Le dernier volume de la série Thermae Romae est sorti fin octobre. Cet excellent manga primé en 2012 raconte l'histoire de Lucius Modestus, un architecte romain de l’Antiquité boudé par la
profession qui décide d’aller se détendre aux thermes. Alors qu’il
s’immerge dans l’eau, il se retrouve aussitôt transporté dans le temps
et l’espace, atterrissant dans un bain public du Japon contemporain.
Ces étranges voyages lui permettent de s’inspirer des inventions
japonaises et des techniques modernes pour briller à Rome et s’attirer
les faveurs de l’empereur Hadrien. Récit riche, original, il opère le plus improbable des rapprochements.
Rome la fière cité, continentale, impérialiste et le Japon l'archipel fier de son indépendance ; rien ne semble plus opposé. Et pourtant entre les deux cultures il existe des passerelles.
- L'art du bain et du soin corporel. Entre les thermes et les onsen, les ressemblances sont fortes. Plus que l'aspect bien être, c'est la place sociale et culturelle de ce lieu qui rapproche les deux cultures. A Rome, les thermes sont l'espace public/privé où s'exerce la citoyenneté du quotidien : discours, échanges, vie sociale.
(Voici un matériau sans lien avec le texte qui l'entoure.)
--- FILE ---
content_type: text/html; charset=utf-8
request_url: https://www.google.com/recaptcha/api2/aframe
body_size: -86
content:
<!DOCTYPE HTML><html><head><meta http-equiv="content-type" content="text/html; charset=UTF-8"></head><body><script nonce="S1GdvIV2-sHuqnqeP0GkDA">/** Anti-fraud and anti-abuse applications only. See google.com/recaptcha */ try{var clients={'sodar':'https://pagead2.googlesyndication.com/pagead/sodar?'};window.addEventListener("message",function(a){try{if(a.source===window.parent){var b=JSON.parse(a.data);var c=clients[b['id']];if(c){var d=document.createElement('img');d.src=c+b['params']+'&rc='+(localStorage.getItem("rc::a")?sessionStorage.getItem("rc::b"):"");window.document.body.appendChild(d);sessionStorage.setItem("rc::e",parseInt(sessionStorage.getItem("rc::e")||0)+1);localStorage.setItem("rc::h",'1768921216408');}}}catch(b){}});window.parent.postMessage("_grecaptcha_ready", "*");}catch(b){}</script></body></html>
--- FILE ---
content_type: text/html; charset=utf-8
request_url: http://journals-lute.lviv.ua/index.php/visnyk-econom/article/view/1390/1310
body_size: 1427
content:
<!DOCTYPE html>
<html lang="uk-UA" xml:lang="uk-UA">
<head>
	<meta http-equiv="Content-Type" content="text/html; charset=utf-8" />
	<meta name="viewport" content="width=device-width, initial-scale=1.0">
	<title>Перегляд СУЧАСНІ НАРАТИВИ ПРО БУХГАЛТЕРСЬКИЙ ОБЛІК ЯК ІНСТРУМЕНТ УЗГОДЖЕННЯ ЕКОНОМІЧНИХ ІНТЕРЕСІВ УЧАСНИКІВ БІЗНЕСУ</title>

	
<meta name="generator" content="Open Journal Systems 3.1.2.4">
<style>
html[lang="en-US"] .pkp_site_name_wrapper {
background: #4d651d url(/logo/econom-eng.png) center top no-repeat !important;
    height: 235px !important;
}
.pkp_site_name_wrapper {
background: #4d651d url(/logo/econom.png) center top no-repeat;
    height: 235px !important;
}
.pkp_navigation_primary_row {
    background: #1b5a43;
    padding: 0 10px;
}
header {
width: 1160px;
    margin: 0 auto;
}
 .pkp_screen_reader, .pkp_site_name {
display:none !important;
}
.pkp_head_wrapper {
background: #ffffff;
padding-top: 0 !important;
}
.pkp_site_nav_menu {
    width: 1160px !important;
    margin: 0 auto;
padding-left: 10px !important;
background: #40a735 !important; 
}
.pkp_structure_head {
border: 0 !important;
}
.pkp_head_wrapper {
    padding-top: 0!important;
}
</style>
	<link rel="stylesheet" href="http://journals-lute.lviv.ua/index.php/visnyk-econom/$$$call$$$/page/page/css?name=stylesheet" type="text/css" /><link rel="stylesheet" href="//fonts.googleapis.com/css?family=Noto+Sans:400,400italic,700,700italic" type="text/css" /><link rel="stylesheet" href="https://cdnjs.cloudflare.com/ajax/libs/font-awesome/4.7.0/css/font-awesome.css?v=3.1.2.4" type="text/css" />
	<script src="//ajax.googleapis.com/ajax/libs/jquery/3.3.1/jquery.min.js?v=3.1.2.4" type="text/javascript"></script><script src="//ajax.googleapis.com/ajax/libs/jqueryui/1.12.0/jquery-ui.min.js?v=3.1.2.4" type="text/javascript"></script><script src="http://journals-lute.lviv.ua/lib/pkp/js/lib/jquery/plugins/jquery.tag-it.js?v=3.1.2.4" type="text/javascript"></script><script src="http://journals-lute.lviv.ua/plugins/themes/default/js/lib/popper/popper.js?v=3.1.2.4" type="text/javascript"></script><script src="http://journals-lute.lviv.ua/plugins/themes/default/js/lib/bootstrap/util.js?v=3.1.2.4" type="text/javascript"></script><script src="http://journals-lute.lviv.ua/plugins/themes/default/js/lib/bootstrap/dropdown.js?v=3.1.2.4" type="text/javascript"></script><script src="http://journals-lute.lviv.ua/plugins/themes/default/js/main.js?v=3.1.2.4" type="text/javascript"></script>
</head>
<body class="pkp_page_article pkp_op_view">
Il est un marqueur politique, le signe d'appartenance à la communauté des égaux. Au Japon, le onsen occupe la même place : bains tiède, chaud, froid, espace convivial transgénérationnel. La popularité du lieu ne s'est jamais démentie. Il en va de même pour le rapport au corps. Une relation décomplexée à la nudité, un goût pour la sensualité mélangée à une pudeur en public.
- La religion. Rome et le Japon cultivent la même "tolérance". Polythéisme d'un côté, animisme d'un autre, les deux cultures ont "digéré" les influences extérieures. Rome a ainsi imposé uniquement un culte impérial et proposé des mélanges des genres étonnants : Mercure et Anubis, Mithra, Cernunos. Au Japon, bouddhisme, confucianisme, shintoisme, christianisme se mélangent dans les lieux, dans les cultes même. La ressemblance va encore plus loin : les deux cultures ont eu les mêmes difficultés à gérer les religions monothéistes comme le rappellent les persécutions des chrétiens de Néron, Domitien ou celles des Tokugawa de la fin du XVIè siècle .
- La relation de dépendance culturelle/critique envers ses voisins. Rome conquérante de la Grèce admirait sa culture au point d'en adopter les moeurs et la langue. Et dans le même temps, les Romains ne se gênaient pas pour critiquer le modèle grec, son manque d'ouverture, sa décadence. Au Japon, c'est la Chine qui joue ce rôle de modèle puis celui de cible de la critique. Les Tang ont influencé l'administration japonaise, la langue ; la religion, la philosophie ont aussi traversé la Mer de Chine. Puis au XIXè siècle, le Japon industriel fustige la Chine de la décadence.